Keringanan di Lampung cukup kompleks:

  • Wajib pajak yang menunggak ≄1 tahun hanya membayar PKB tahun berjalan + 50 % pokok tunggakan tahun pertama; sisa tunggakan dan denda dihapus.
  • Diskon mutasi/ balik nama: 25 % untuk mobil, 50 % untuk motor.
  • Diskon PKB 50 % pada tahun pertama dan kedua bagi kendaraan yang mutasi masuk ke Lampung.
  • Diskon tambahan 5‑25 % bagi wajib pajak yang patuh.

Jakarta

Keputusan Kepala Bapenda DKI Jakarta No. e‑0018/2026 menghapus sanksi administratif (bunga keterlambatan) untuk PKB dan Bea Balik Nama Kendaraan Bermotor (BBNKB). Prosesnya otomatis lewat sistem Pajak Daerah, tanpa perlu pengajuan.

Periode: 1–31 Agustus 2026.

Jawa Timur

Keputusan Gubernur Jawa Timur No. 100.3.3.1/482/013/2026 memberikan:

  • Pengurangan 20 % pokok PKB 2025‑sebelumnya untuk motor 2‑tak berprofesi buruh.
  • Pembebasan penuh pokok PKB untuk motor 2‑tak yang terdaftar dalam data P3KE/DTSEN, kendaraan ojek online, serta motor 3‑tak.

Periode: 1 Agustus – 30 September 2026.

Selain kelima provinsi di atas, ada program tambahan di Kepri, NTB, Papua Barat, Jawa Tengah, dan Bali yang masih berlangsung hingga September atau Desember 2026, masing‑masing dengan diskon PKB 5‑57 % dan penghapusan denda SWDKLLJ.

Analisis Pakar

Sebagai Doni Surya, saya menilai bahwa kebijakan pemutihan pajak ini bukan sekadar langkah fiskal semata, melainkan strategi stimulus bagi industri otomotif regional. Penghapusan denda dan potongan pokok PKB secara signifikan menurunkan beban biaya kepemilikan, yang pada gilirannya dapat meningkatkan keseimbangan cash‑flow dealer dan bengkel layanan purna jual.

Namun, heterogenitas skema antar‑provinsi menimbulkan potensi arbitrase—pemilik kendaraan dapat memindahkan registrasi ke provinsi dengan insentif paling menggiurkan. Hal ini menuntut koordinasi lintas daerah agar tidak terjadi distorsi pendapatan daerah yang berlebihan.

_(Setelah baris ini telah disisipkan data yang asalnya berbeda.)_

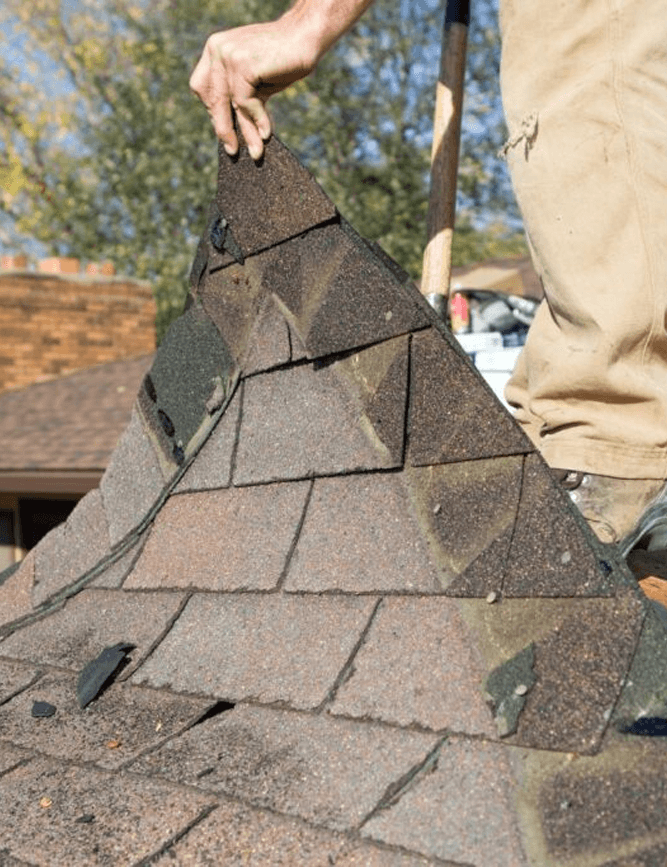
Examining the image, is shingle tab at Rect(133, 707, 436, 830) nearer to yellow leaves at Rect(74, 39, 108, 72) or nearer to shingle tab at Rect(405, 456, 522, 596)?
shingle tab at Rect(405, 456, 522, 596)

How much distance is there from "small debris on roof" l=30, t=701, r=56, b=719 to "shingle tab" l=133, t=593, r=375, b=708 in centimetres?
12

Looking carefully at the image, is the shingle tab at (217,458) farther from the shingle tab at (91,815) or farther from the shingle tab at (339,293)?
the shingle tab at (91,815)

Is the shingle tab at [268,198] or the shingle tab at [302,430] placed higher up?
the shingle tab at [268,198]

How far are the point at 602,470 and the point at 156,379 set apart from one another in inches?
32.2

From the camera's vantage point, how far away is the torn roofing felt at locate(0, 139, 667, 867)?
3.81ft

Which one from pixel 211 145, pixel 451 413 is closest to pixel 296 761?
pixel 451 413

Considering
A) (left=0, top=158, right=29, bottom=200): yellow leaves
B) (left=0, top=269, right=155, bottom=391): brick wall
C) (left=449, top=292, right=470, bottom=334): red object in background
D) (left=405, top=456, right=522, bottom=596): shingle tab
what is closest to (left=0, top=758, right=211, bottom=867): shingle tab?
(left=405, top=456, right=522, bottom=596): shingle tab

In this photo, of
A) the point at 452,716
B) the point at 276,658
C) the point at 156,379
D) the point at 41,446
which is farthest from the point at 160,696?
the point at 41,446

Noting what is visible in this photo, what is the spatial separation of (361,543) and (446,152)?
1268 millimetres

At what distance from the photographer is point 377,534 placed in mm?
1512

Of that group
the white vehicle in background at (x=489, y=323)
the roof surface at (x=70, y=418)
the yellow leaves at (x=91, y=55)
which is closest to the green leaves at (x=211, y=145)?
the yellow leaves at (x=91, y=55)

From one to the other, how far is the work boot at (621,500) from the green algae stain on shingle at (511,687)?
21.7 inches

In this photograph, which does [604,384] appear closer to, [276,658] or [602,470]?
[602,470]

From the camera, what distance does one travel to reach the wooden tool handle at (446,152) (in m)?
2.46
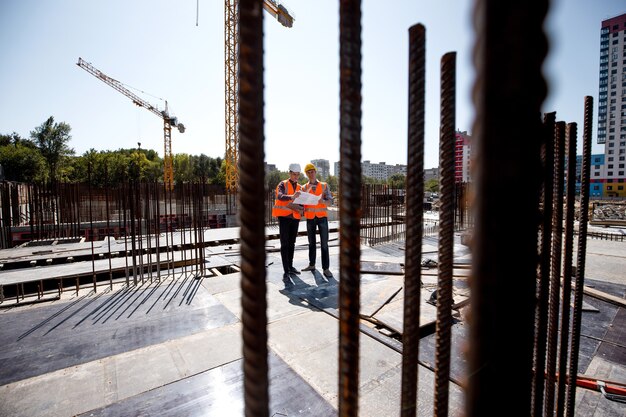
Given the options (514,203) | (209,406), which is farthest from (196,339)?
(514,203)

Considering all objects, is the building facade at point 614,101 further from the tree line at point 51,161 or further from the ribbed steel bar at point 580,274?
the ribbed steel bar at point 580,274

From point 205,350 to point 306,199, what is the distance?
3032 mm

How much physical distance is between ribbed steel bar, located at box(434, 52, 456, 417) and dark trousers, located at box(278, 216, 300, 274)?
14.1ft

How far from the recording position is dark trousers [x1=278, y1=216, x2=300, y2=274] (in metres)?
5.24

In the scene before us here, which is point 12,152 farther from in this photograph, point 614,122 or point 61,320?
point 614,122

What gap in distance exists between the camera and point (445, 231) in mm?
992

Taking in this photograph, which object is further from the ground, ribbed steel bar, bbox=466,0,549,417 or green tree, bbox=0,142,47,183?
green tree, bbox=0,142,47,183

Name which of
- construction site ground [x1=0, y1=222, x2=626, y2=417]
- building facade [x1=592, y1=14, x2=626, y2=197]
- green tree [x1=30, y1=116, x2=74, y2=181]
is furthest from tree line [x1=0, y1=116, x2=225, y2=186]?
building facade [x1=592, y1=14, x2=626, y2=197]

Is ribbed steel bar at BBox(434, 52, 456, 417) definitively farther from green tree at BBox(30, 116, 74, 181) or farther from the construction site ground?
green tree at BBox(30, 116, 74, 181)

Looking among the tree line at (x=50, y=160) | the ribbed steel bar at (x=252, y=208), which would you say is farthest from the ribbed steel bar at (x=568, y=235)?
the tree line at (x=50, y=160)

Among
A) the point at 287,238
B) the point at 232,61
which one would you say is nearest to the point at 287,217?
the point at 287,238

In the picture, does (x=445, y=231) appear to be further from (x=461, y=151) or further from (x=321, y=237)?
(x=461, y=151)

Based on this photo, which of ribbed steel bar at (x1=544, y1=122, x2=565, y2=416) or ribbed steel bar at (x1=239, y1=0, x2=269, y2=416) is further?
ribbed steel bar at (x1=544, y1=122, x2=565, y2=416)

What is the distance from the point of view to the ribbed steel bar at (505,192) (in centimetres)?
33
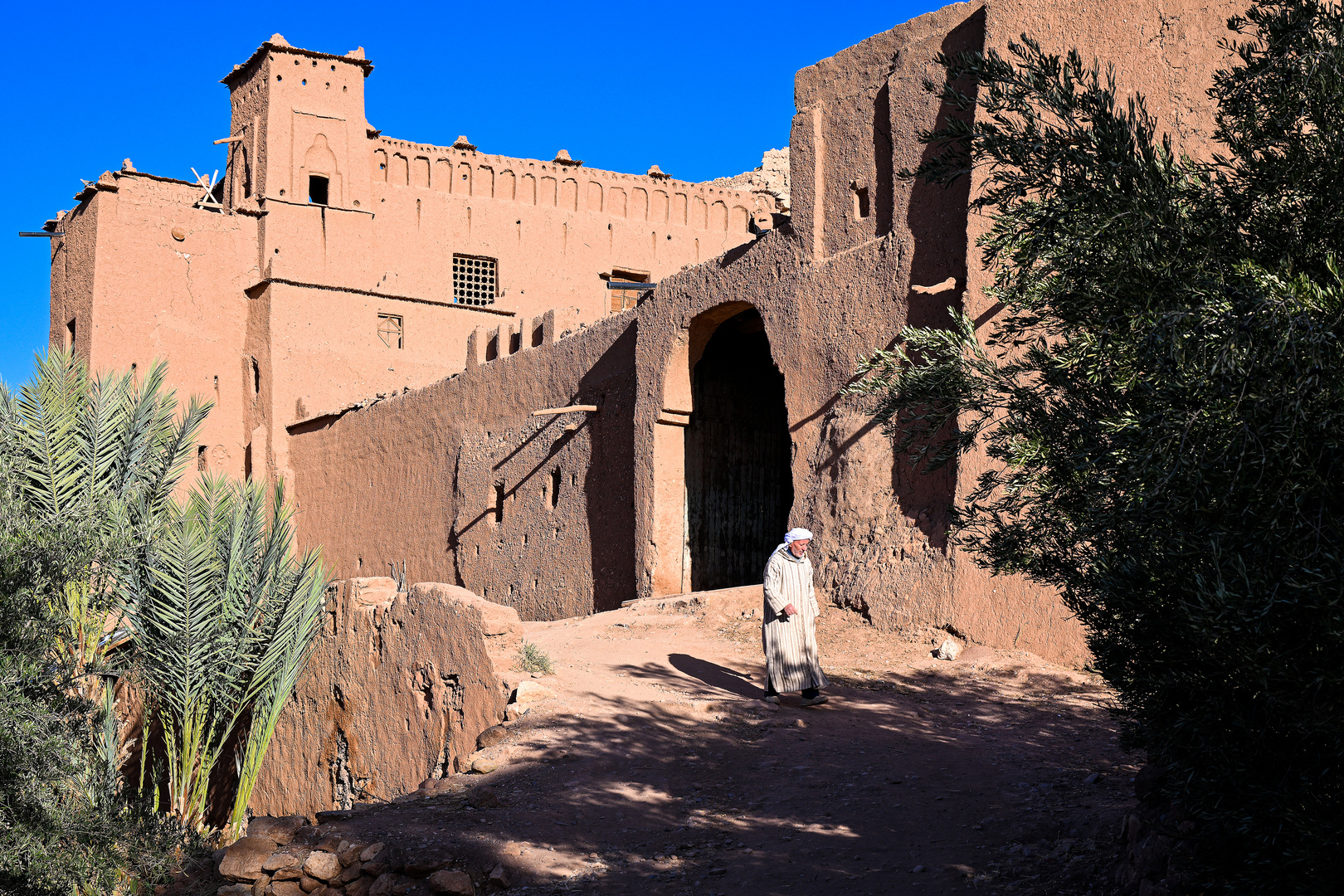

Teknisnya, penghapusan denda SWDKLLJ sangat penting karena SWDKLLJ biasanya menambah beban administratif hingga 30 % dari PKB. Dengan menghilangkan komponen ini, pemerintah tidak hanya mempermudah wajib pajak, tetapi juga mengurangi beban operasional Jasa Raharja.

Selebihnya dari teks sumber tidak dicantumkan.